Several people find themselves quarantined on a Greek Island during The Balkans War. Among them we have a stern General played with magnificent restraint by Boris Karloff. Others present include a British consul and his invalid wife, a military doctor, an attractive young lady, and an incredibly annoying old Greek peasant women.

And so the group find themselves stuck on this island together, as the plague takes hold and they start to die off.
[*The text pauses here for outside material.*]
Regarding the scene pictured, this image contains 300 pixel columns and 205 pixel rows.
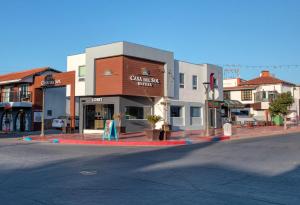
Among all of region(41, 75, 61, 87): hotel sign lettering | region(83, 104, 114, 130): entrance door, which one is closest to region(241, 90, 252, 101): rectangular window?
region(83, 104, 114, 130): entrance door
And as if this wasn’t enough, the old Greek woman starts ranting about a Vorvolaka (some sort of Greek vampire sort of thing) being in their midst – and she’s pointing her crooked old arthritic Greek finger straight at the attractive young lady!

What follows is 90 minutes of a beautifully shot and wonderfully acted (especially Karloff) meditation on superstition, science, mortality, war, disease and madness.

It’s a truly haunting movie (no pun intended) with a foreboding atmosphere throughout, a chilling ending that gets right under your skin, and a premature burial thrown in for good measure. Essential viewing for the Horror connoisseur!

10/01/2009

FROM DUSK TILL DAWN (1996)

Day #424

Another trek due north. And the same impossible thing happens as yesterday. I end up BACK at MY igloo - The Igloo of the Uncanny (in case you haven’t been paying attention).

The mystery deepens when I discover someone has paid a visit! Written on a fresh page of my notebook is an unintelligible phrase, “KOM DERE VEKK IDIOTER!!!”.

What can it mean???

Today's movie appears to be the first one from the 90's... surely another clue...



FROM DUSK TILL DAWN (1996)

Has it really been 12 years? I remember watching this and loving it way back when it first came out – as I'm sure you did – but for some shameful reason I haven’t watched it from start to finish since. I’m delighted I have now though, because I’ve fallen in love with it all over again. Which reminds me of how I met my ex-fiancee again after a long absence. My ex-fiancee who I ended up killing. But that’s another story.

There are so many wonderful moments in From Dusk Till Dawn. Only an idiot would attempt to whittle them down into one of those dumb, lazy ‘Top 5 moments’ lists. Anyway, here are my top 5 moments from From Dusk Till Dawn:


1. The start. The hold-up in the convenience store.

Wonderful Tarantino dialogue which George Clooney is absolutely made for. The scene ends with Clooney and Tarantino walking away from the building as it explodes. I’m a sucker for any scene where someone walks away from an exploding building without flinching.

2. The many faces of Cheech Marin. He’s the border guard. Then he’s the fabulously monickered Chet Pussy.
And Carlos at the end. I fucking love the guy.

3. Vampire Quentin. Wonderful make-up. Loved the large forehead. Vamp Harvey Kietel wasn’t too shabby either.

4. Salma Hayek.

No explanation required.

5. The ending. The farewell between Cloonie and Juliette Lewis is kind of touching. And so he goes of to El Rey. Which is a place name from The Getaway , obviously, but I remember reading somewhere else that it’s supposed to be Hell. THE Hell. With a capital ‘H’. Which explains Clooney’s reluctance to allow Juliette to tag along. As he says, he "may be a bastard, but not a fucking bastard." Which is more or less what Bogart said to Bergmann at the end of Casablanca.

09/01/2009

TEETH (2007)


Day #323

A clear day! A chance to venture out and take stock of my new surroundings.
And so I travel due north until - ye gods!
A sign of life! Another igloo!But why this sense of creeping dread?
I soon discover why. Upon further inspection it becomes clear.
It's MY igloo! Igloo of the Uncanny!
I could have sworn I travelled due north. I must have become disoriented. That must be the answer. It MUST be!
Tomorrow if the weather permits, I shall try once again. But until then, another message on the TV to decipher...



TEETH (2007)




Dammit, I had a whole lot of lame puns lined up for this one, but I loved it so much I've decided to spare you. Teeth has a ridiculous premise, of course. But the story is told with such skill we believe it without difficulty. And that, in a nutshell, is the essence of any good Horror story.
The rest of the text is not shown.